Running under the theme “Learning from the Future” Africa’s Media Map in 2029”, this year's AMLC will have 65 delegates from all African regions, including the Maghreb Arab region. Given the inclusion of this new region, the number has grown to almost double that of last year's delegates. The conference now includes media leaders from Southern, Eastern, Western, Central and the Horn of Africa, as well as those in the Indian Ocean archipelagos
“This is a natural sequel to our conference last year when we broadly examined how African media was embracing New Media platforms as a source of additional audience reach and revenue,” says Francis Mdlongwa, Director of the SPI.
“This year’s AMLC will therefore look critically at what African media firms are already doing in tapping the youth market, the so-called digital natives; what they could learn from media in other parts of the world and what they themselves could do in experimenting and innovating in this crucial present and future market,” he says.
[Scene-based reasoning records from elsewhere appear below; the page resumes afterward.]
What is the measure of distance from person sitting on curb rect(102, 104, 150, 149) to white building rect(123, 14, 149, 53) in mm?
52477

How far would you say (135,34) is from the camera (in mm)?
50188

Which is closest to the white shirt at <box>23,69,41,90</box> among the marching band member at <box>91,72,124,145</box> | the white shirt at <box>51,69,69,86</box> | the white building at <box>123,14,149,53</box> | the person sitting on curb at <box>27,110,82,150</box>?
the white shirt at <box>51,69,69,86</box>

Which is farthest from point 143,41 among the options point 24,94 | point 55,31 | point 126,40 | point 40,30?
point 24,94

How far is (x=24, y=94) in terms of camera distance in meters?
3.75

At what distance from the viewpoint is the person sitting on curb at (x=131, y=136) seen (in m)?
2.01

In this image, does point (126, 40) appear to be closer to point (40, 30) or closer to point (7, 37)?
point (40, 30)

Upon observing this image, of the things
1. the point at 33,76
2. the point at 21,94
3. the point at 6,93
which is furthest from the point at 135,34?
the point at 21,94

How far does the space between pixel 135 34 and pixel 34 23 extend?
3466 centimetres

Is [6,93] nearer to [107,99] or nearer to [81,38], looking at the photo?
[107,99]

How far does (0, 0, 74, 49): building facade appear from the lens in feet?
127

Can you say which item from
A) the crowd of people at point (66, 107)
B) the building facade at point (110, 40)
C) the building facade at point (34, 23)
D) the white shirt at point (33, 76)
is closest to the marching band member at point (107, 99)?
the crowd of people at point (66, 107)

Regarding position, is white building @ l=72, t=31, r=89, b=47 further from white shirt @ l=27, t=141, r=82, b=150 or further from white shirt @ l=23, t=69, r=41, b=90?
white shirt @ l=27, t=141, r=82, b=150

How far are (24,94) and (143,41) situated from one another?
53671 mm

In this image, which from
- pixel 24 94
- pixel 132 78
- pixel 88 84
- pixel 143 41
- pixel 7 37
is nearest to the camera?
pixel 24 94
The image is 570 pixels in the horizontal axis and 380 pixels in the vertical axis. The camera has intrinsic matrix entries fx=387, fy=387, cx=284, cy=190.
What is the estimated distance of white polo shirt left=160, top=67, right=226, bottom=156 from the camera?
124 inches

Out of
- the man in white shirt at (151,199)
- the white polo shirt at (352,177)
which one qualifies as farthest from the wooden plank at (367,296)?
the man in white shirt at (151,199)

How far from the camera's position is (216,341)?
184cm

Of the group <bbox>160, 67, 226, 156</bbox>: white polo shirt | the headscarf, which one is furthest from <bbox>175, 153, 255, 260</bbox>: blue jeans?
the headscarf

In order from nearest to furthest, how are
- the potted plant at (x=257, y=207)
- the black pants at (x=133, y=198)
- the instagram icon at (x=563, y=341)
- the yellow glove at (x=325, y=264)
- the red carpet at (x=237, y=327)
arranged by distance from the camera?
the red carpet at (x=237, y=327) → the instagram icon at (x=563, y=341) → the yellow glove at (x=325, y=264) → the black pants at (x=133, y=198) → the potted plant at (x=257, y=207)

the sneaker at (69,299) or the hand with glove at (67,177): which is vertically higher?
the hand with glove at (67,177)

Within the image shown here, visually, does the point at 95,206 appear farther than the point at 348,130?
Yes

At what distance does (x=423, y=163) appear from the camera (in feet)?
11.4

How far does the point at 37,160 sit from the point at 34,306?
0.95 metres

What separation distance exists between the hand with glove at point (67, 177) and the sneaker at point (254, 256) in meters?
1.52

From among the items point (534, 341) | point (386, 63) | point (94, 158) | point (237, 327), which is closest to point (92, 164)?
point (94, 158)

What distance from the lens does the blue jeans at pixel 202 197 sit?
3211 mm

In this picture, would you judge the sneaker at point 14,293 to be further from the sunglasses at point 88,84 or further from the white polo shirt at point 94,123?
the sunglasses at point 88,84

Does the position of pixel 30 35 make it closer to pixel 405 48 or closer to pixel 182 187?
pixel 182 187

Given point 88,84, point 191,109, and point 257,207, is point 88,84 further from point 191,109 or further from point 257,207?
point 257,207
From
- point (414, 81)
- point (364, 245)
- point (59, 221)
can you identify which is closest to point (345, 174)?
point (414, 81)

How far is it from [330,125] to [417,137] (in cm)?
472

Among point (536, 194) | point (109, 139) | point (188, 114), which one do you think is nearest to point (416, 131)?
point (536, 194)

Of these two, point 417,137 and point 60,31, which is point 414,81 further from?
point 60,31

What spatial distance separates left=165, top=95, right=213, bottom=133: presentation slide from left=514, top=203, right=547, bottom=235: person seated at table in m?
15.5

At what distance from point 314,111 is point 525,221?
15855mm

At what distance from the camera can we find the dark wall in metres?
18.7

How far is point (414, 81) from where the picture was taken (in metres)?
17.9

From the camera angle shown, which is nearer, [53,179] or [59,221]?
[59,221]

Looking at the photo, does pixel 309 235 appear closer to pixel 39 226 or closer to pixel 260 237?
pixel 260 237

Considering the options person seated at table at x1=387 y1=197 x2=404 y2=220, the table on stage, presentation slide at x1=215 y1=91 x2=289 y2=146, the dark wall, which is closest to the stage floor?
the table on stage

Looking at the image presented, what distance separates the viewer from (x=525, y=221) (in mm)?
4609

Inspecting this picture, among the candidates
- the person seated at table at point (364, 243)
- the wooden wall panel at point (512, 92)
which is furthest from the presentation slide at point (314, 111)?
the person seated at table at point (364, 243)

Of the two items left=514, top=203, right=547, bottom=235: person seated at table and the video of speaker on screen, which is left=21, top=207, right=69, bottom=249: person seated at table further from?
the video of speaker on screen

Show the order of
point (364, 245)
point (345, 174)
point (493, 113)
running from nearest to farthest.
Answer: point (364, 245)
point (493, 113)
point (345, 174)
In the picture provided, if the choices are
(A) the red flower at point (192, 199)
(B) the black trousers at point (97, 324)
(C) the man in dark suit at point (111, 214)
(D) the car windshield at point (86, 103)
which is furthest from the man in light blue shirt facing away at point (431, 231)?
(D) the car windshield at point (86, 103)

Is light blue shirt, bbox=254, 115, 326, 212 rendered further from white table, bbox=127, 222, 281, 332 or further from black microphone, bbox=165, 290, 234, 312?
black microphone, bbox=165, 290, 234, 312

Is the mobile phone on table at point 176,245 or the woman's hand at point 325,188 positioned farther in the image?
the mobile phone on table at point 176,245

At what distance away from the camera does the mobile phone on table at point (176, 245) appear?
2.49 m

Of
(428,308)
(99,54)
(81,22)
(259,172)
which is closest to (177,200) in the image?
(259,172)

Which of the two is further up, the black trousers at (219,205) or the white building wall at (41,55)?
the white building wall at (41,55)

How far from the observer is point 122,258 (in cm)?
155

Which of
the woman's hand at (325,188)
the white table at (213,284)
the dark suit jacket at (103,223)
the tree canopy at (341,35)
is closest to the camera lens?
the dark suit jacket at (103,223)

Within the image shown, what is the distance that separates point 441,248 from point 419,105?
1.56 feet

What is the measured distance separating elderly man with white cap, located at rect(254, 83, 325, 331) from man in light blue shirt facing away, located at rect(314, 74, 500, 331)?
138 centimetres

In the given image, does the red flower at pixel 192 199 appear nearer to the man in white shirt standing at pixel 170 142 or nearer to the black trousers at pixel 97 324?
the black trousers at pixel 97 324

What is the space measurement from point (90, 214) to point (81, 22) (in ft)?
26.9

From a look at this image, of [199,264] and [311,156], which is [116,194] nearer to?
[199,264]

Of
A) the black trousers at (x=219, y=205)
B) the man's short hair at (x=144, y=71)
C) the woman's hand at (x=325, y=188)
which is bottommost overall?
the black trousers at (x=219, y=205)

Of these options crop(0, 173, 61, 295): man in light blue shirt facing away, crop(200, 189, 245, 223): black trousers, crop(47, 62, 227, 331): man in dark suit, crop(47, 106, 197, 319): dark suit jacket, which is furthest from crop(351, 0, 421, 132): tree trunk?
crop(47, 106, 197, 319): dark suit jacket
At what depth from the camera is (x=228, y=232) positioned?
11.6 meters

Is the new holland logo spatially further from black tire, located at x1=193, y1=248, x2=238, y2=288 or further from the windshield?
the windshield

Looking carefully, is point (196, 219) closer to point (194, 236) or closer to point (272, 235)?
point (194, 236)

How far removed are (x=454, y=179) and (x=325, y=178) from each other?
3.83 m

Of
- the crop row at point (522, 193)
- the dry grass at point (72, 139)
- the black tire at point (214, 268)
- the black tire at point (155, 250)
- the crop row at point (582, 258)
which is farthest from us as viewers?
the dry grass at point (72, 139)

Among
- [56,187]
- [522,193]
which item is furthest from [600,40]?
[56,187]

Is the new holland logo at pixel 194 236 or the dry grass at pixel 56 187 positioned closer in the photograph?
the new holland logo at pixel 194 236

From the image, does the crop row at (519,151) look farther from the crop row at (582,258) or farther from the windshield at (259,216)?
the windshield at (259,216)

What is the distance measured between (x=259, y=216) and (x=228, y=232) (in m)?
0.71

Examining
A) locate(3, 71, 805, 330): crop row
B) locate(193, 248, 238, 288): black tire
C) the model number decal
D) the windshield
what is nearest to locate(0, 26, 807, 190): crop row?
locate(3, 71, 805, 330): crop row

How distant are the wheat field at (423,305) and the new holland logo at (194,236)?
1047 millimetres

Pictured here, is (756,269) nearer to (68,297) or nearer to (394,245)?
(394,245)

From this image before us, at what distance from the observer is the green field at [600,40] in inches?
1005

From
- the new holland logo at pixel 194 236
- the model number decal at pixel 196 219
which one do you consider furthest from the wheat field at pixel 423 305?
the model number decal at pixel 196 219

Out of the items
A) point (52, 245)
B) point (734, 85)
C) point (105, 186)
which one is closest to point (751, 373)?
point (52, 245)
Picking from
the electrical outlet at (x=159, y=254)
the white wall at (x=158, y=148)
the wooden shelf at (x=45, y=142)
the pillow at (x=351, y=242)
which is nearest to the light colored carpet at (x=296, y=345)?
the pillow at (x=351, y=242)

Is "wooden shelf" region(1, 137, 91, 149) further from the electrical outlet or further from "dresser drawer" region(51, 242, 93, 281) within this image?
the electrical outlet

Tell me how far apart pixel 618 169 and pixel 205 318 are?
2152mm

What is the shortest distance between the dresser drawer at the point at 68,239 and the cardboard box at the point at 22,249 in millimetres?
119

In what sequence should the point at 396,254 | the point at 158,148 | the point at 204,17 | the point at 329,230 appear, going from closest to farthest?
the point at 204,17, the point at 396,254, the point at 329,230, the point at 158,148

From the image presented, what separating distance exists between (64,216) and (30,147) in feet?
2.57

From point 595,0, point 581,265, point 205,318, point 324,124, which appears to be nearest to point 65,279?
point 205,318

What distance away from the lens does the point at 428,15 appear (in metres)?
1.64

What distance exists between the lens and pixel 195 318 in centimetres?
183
Frank Windeck, head of the KAS Sub-Saharan Africa Media Programme, which funds the AMLC, said: “When we started the conference, the traditional media dominated the field of participants. This is rapidly changing. Internet entrepreneurs, bloggers and other creatives from the new media are coming on board more and more. This reflects the 21st century's media reality which is dramatically shaped by new ways of communication. To prepare the African media for the future, we need to create more networks between the traditional and the modern, which we strive to provoke through the conference”.
From South Africa, media experts such as Ray Hartley, founding editor of The Times; Chantell Ilbury, one of South Africa's leading scenario strategists and co-author of best-selling book The Mind of a Fox - Scenario Planning in Action, and Khaya Dlanga, award-winning blogger among other well respected media practitioners will participate in the conference.
The AMLC series was launched by the SPI and the Konrad Adenauer Stiftung (KAS) in 2002. The conferences have become an annual high-level platform for strategy formulation, networking and sharing of ideas and experiences by African media chief executive officers and editors-in-chief of print, broadcast, online and converged media.
Mdlongwa said: “This year we plan to become a truly pan-African body when we complete our expansion programme and bring in the Maghreb Arab region’s representatives to the conference for the very first time. We started small, focusing on Southern Africa, but we have been gradually expanding our footprint to include East Africa, the Horn of Africa, Central Africa and West Africa.
“In a world in which social capital and networks are playing an ever more critical role in defining the success of any business, we at the SPI are very grateful to the KAS for its solid financial and logistical support without which this important network would not have been possible,” he added.